____ LISTED ENTRIES
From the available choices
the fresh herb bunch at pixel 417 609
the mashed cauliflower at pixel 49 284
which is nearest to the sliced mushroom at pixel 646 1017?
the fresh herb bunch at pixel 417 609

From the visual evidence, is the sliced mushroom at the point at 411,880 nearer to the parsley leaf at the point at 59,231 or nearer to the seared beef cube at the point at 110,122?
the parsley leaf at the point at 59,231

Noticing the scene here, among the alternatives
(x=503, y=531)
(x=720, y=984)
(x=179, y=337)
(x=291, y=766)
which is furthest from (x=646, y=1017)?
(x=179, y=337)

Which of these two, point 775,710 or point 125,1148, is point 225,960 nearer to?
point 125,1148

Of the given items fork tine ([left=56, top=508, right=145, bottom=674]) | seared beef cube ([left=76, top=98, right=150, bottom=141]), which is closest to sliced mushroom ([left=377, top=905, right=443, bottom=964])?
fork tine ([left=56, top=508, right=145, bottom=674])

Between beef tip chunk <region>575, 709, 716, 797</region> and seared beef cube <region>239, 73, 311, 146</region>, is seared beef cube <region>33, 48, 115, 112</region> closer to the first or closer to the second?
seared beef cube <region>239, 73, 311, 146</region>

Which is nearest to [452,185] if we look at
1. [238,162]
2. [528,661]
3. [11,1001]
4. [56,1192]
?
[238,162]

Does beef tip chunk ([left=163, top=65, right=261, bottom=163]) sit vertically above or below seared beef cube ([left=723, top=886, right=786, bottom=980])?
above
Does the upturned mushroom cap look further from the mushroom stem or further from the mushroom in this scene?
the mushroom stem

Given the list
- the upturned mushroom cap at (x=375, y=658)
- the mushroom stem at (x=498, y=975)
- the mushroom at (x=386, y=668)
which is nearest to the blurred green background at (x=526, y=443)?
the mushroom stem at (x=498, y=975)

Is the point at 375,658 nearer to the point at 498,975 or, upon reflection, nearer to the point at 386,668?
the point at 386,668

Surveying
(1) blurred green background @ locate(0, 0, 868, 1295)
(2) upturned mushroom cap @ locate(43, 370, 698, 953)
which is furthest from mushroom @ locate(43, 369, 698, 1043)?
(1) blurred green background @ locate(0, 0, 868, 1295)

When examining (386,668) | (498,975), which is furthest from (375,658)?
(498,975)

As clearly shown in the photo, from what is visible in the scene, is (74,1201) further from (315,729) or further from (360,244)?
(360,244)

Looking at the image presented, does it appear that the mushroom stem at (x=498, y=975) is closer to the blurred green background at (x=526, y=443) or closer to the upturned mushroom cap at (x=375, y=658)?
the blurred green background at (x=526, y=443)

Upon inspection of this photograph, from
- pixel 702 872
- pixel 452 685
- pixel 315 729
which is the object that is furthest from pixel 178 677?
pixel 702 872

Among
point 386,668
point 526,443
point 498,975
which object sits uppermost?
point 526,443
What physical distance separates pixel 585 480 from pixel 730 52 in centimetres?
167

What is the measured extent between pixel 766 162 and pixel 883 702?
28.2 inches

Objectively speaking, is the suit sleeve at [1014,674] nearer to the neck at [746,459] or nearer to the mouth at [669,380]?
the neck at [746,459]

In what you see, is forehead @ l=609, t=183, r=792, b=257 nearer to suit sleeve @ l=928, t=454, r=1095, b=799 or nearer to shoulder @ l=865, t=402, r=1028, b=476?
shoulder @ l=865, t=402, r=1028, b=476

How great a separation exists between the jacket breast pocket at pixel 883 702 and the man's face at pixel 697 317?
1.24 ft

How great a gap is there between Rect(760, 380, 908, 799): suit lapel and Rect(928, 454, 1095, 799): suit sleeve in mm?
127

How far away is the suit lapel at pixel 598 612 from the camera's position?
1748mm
________
INSTRUCTIONS FOR THE TASK: Repeat the material in full, exactly as it stands.

FINISHED EXERCISE:
From the available choices
the fresh herb bunch at pixel 417 609
the mashed cauliflower at pixel 49 284
which is nearest to the sliced mushroom at pixel 646 1017?
the fresh herb bunch at pixel 417 609

From the visual evidence, is the sliced mushroom at the point at 411,880 nearer to the parsley leaf at the point at 59,231 or nearer to the seared beef cube at the point at 110,122?
the parsley leaf at the point at 59,231

Noticing the scene here, among the alternatives
(x=503, y=531)
(x=720, y=984)
(x=179, y=337)
(x=291, y=766)
which is furthest from (x=646, y=1017)?
(x=179, y=337)

Which of these two, point 775,710 or point 125,1148, is point 225,960 nearer to?
point 125,1148

Of the given items fork tine ([left=56, top=508, right=145, bottom=674]) | seared beef cube ([left=76, top=98, right=150, bottom=141]), which is closest to sliced mushroom ([left=377, top=905, right=443, bottom=964])?
fork tine ([left=56, top=508, right=145, bottom=674])

Between beef tip chunk <region>575, 709, 716, 797</region> and seared beef cube <region>239, 73, 311, 146</region>, is seared beef cube <region>33, 48, 115, 112</region> closer to the first or closer to the second?
seared beef cube <region>239, 73, 311, 146</region>

Which is nearest to [452,185] if we look at
1. [238,162]
2. [528,661]
3. [11,1001]
4. [56,1192]
?
[238,162]

Does beef tip chunk ([left=163, top=65, right=261, bottom=163]) sit vertically above or below seared beef cube ([left=723, top=886, right=786, bottom=980])?
above
Does the upturned mushroom cap look further from the mushroom stem or further from the mushroom in this scene?
the mushroom stem

Given the list
- the upturned mushroom cap at (x=375, y=658)
- the mushroom stem at (x=498, y=975)
- the mushroom at (x=386, y=668)
which is nearest to the blurred green background at (x=526, y=443)?
the mushroom stem at (x=498, y=975)

Is the point at 375,658 nearer to the point at 498,975 or, upon reflection, nearer to the point at 386,668?
the point at 386,668

Surveying
(1) blurred green background @ locate(0, 0, 868, 1295)
(2) upturned mushroom cap @ locate(43, 370, 698, 953)
which is furthest from mushroom @ locate(43, 369, 698, 1043)?
(1) blurred green background @ locate(0, 0, 868, 1295)

When examining (386,668) | (498,975), which is furthest from (375,658)?
(498,975)

As clearly shown in the photo, from what is visible in the scene, is (74,1201) further from (315,729) or further from (360,244)?
(360,244)

Looking at the image presented, does it appear that the mushroom stem at (x=498, y=975) is closer to the blurred green background at (x=526, y=443) or closer to the upturned mushroom cap at (x=375, y=658)?
the blurred green background at (x=526, y=443)

Upon inspection of this photograph, from
- pixel 702 872
- pixel 452 685
- pixel 315 729
which is the object that is furthest from pixel 178 677?
pixel 702 872

Among
point 386,668
point 526,443
point 498,975
which object sits uppermost?
point 526,443
What physical distance separates pixel 585 480 from pixel 730 52 in centimetres?
167

What is the measured extent between pixel 766 162 and pixel 883 702?
28.2 inches

Objectively speaking, is the suit sleeve at [1014,674] nearer to the neck at [746,459] or nearer to the mouth at [669,380]?
the neck at [746,459]

In what you see, is forehead @ l=609, t=183, r=792, b=257 nearer to suit sleeve @ l=928, t=454, r=1095, b=799 or nearer to shoulder @ l=865, t=402, r=1028, b=476?
shoulder @ l=865, t=402, r=1028, b=476

How great a separation exists between the jacket breast pocket at pixel 883 702 and the man's face at pixel 697 317?
1.24 ft

How great a gap is there between Rect(760, 380, 908, 799): suit lapel and Rect(928, 454, 1095, 799): suit sleeve in mm?
127

How far away is the suit lapel at pixel 598 612 from the camera's position?
1748mm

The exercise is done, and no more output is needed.